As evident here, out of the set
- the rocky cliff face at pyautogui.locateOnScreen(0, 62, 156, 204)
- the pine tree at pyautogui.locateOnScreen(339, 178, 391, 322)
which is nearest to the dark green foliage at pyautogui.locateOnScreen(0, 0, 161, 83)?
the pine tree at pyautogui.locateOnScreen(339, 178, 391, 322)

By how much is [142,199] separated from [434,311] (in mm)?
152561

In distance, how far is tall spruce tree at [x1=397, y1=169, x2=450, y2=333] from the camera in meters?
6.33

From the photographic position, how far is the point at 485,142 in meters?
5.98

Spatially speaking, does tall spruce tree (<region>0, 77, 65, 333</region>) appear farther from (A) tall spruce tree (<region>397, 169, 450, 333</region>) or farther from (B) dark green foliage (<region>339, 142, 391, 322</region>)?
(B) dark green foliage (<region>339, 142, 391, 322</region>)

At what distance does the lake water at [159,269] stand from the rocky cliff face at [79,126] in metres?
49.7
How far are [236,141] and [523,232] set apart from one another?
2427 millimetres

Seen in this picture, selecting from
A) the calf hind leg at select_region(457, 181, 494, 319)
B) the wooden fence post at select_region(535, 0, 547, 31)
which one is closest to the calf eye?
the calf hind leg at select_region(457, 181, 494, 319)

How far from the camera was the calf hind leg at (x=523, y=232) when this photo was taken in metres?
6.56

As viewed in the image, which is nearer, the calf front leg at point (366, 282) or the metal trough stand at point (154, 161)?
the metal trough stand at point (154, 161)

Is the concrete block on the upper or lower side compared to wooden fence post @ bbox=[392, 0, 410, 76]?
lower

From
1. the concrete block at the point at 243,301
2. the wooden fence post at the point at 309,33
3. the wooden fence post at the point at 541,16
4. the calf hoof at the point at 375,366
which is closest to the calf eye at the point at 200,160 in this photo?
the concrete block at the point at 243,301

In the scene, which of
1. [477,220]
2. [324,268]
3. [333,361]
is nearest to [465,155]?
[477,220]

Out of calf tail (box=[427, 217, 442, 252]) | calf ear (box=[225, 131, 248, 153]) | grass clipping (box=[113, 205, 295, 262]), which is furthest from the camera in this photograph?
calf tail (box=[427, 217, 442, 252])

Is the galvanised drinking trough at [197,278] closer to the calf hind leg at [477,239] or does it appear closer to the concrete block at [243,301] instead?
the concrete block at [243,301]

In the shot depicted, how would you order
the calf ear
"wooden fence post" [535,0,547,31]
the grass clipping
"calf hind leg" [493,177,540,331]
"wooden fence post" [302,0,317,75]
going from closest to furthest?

TO DO: Return every line of the material above without any changes.

RESULT OF THE TASK:
As evident here, out of the set
- the rocky cliff face at pyautogui.locateOnScreen(0, 62, 156, 204)
- the pine tree at pyautogui.locateOnScreen(339, 178, 391, 322)
which is nearest to the dark green foliage at pyautogui.locateOnScreen(0, 0, 161, 83)?
the pine tree at pyautogui.locateOnScreen(339, 178, 391, 322)

By how much is [142,199] separated from [434,311] (in mm)?
152561

In distance, how far is tall spruce tree at [x1=397, y1=169, x2=450, y2=333] from the camera in meters?
6.33

From the photographic position, how far is the point at 485,142 in meters?
5.98

Spatially speaking, does tall spruce tree (<region>0, 77, 65, 333</region>) appear farther from (A) tall spruce tree (<region>397, 169, 450, 333</region>) or farther from (B) dark green foliage (<region>339, 142, 391, 322</region>)?
(B) dark green foliage (<region>339, 142, 391, 322</region>)

At what distance does the lake water at [159,269] stand from the rocky cliff face at [79,126] in metres?
49.7
How far are [236,141] and [523,232] set apart from one another?
2427 millimetres

Seen in this picture, selecting from
A) the calf hind leg at select_region(457, 181, 494, 319)
B) the wooden fence post at select_region(535, 0, 547, 31)
which one is closest to the calf eye?
the calf hind leg at select_region(457, 181, 494, 319)

How far from the camera was the calf hind leg at (x=523, y=232) when this photo was taken in metres?
6.56

As viewed in the image, which is nearer, the calf front leg at point (366, 282) or the metal trough stand at point (154, 161)?
the metal trough stand at point (154, 161)

Is the concrete block on the upper or lower side compared to wooden fence post @ bbox=[392, 0, 410, 76]?
lower

From
1. the concrete block at the point at 243,301
2. the wooden fence post at the point at 309,33
3. the wooden fence post at the point at 541,16
4. the calf hoof at the point at 375,366
which is closest to the calf eye at the point at 200,160 in this photo?
the concrete block at the point at 243,301

In the scene, which of
1. [477,220]
2. [324,268]
3. [333,361]
is nearest to [465,155]?
[477,220]

Out of calf tail (box=[427, 217, 442, 252]) | calf ear (box=[225, 131, 248, 153]) | grass clipping (box=[113, 205, 295, 262]), which is furthest from the camera in this photograph?
calf tail (box=[427, 217, 442, 252])

Is the galvanised drinking trough at [197,278] closer to the calf hind leg at [477,239] or does it appear closer to the concrete block at [243,301] instead?
the concrete block at [243,301]

In the shot depicted, how would you order
the calf ear
"wooden fence post" [535,0,547,31]
the grass clipping
"calf hind leg" [493,177,540,331]
"wooden fence post" [302,0,317,75]
going from closest to furthest?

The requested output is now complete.